Harvest Natural Resources CEO Discusses Q2 Results - Earnings Transcript

| About: Harvest Natural (HNR)

Start Time: 11:00

End Time: 11:23

Harvest Natural Resources Inc. (NYSE:HNR)

Q2 2012 Earnings Call

August 9, 2012 11:00 AM ET


Keith Head – Vice President and General Counsel

James Edmiston – President and Chief Executive Officer

Stephen Haynes – Chief Financial Officer


John Malone – Global Hunter Securities

Jason Wangler – Wunderlich Securities


Good morning and welcome to the Harvest Natural Resources Second Quarter Earnings Conference Call. As a reminder, today’s conference call is being recorded.

I would now like to turn the conference over to Vice President and General Counsel for Harvest Natural Resources, Mr. Keith Head. Please go ahead, sir.

Keith Head

Thank you. Good morning and welcome to Harvest natural Resources 2012 second quarter results conference call. This morning our press release was broadcasted to the Company’s fax and email list. If you would like to be on one of those lists or you did not receive yours due to a technical difficulty, please call our office at 281-899-5700.

In a few hours, a replay of today’s call will be available in the Investor Relations portion of our website at www.harvestnr.com. Additionally, telephonic replay will be available this afternoon by dialing 719-457-0820, pass code 4576497.

This conference call will contain various forward-looking statements and information including management’s expectations regarding financial, operating and other results. These statements are based on management’s beliefs as well as assumptions made by and information currently available to the management.

Although the company believes that the expectations reflected in such forward-looking statements are reasonable, we can give no assurances that such expectations will prove to have been correct.

Actual results may differ materially from the company’s expectations due to changes in operating performance, project or drilling schedules, oil and gas prices as well as other technical, political and economic factors.

Additional detailed information concerning a number of factors that could cause actual results to differ materially from today’s information is readily available in the company’s SEC filings under the heading risk factors and disclosure regarding our reserves. Investors are urged to consider closely the disclosure in our Form-10K which is available from the SEC or on our website.

At this time, I would like to turn the call over to James Edmiston, Harvest Natural Resources’ President and Chief Executive Officer.
______________________________
### Job 1:
According to the earnings call transcript, what number and pass code give access to the telephonic replay?
### Job 2:
Pick up the Harvest Natural Resources earnings call transcript right after its final line and carry it forward.

### Dataset excerpt:
______________________________
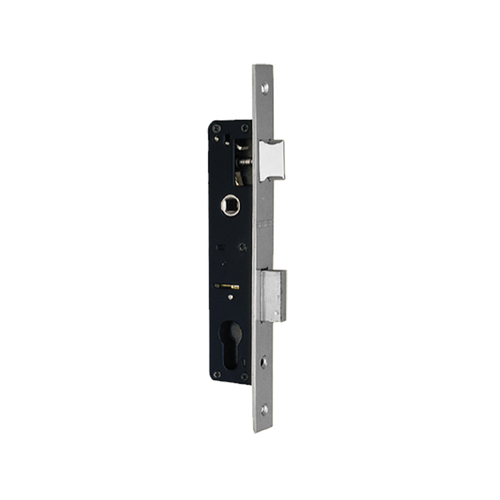 Architec Mortise Lock 85mm CTC 20mm Backset Brushed Satin Chrome 640-20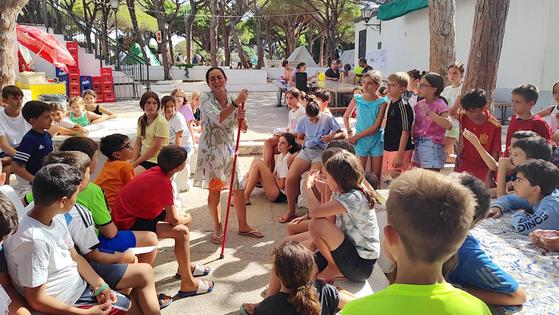 Finalizaron los tradicionales campamentos en la playa gaditana de La Barrosa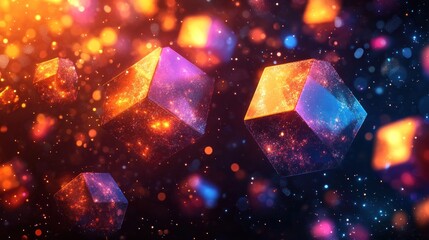 Abstract glowing cubes (1)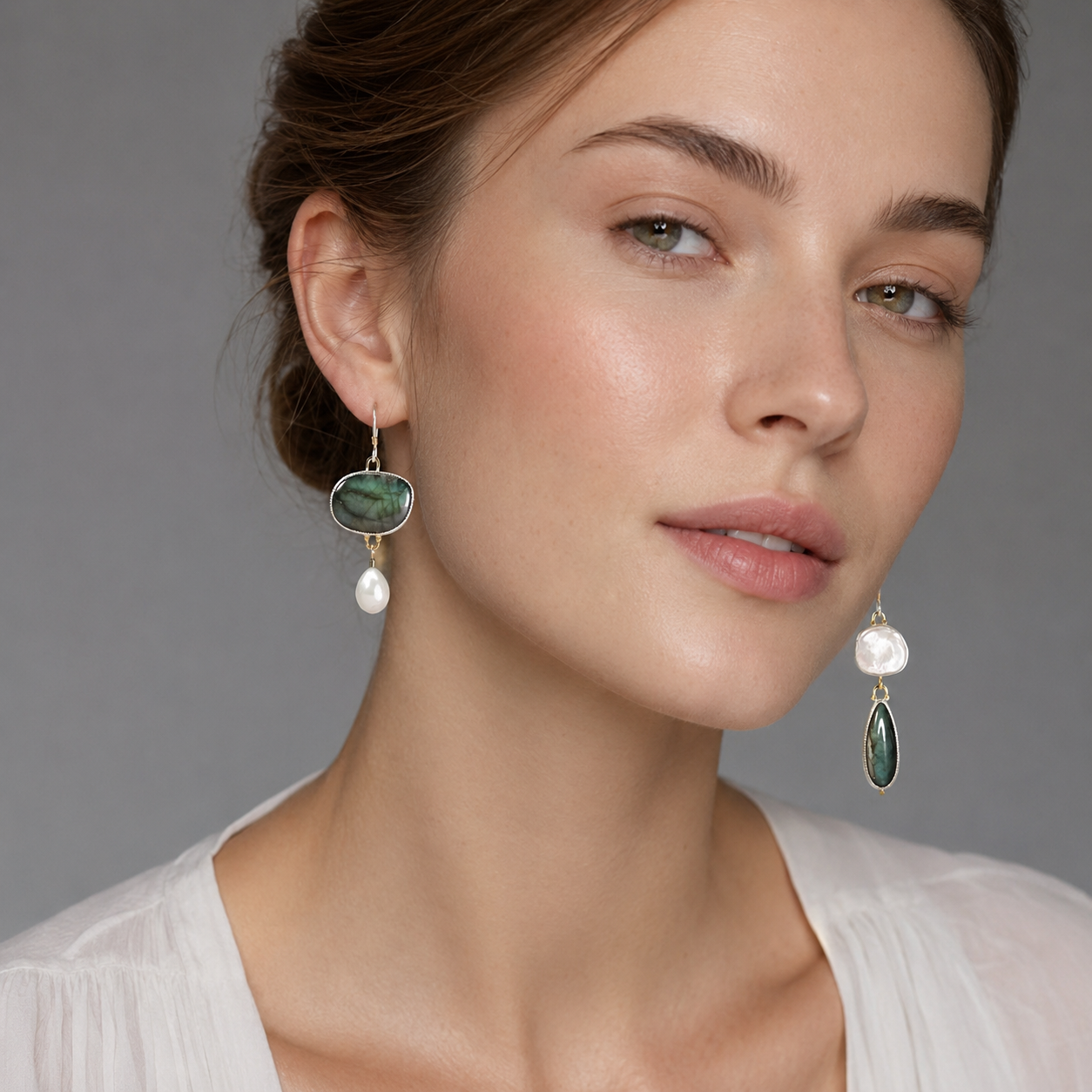 Jea – Vintage Earrings made of Natural Stone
______________________________
### Task output 1:
Dial 719-457-0820 and use pass code 4576497.

### Task output 2:
James Edmiston

Thanks Keith and thank you for joining us this morning. I trust you’ve had a chance to review our earnings release this morning and I’m going to provide a brief operation summary and then Steve is going to go over the second quarter financials.

I’ll discuss briefly that our previously announced transaction involving our Venezuela business and after that we’ll open up for questions.

So starting with Petrodelta, operationally Petrodelta delivered about 3.3 million barrels of oil or 36,418 barrels of oil per day to PDVSA during the second quarter compared with 2.8 million barrels or 30,680 barrels per day in the same period one year ago. That’s an increase of about 19% year-on-year. Current productions north of 39,000 barrels of oil per day. July averaged about 37,500 barrels of oil per day and on July 17th Petrodelta eclipse the 40,000 barrel a day mark for the first time.

Two drilling rigs are currently active in the field, one in El Salto and one in Temblador, while our third rig, a new build modular rig is currently rigging up in the Isleno field and should begin operations in September. Petrodelta is currently scheduled to receive two additional new modular rigs in the remainder of the year. So as we indicated in the previous call we expect both CapEx and production growth to be higher in the second half.

Overall, we are expecting production average in the 40,000 barrel a day range for the year. In the last call we discussed the upside and downsides of that number and at least one of those uncertainty seems to have gone our way as our productivity of the El Salto 44 and 45 wells in the Lower Morichal clearly exceeded our expectations.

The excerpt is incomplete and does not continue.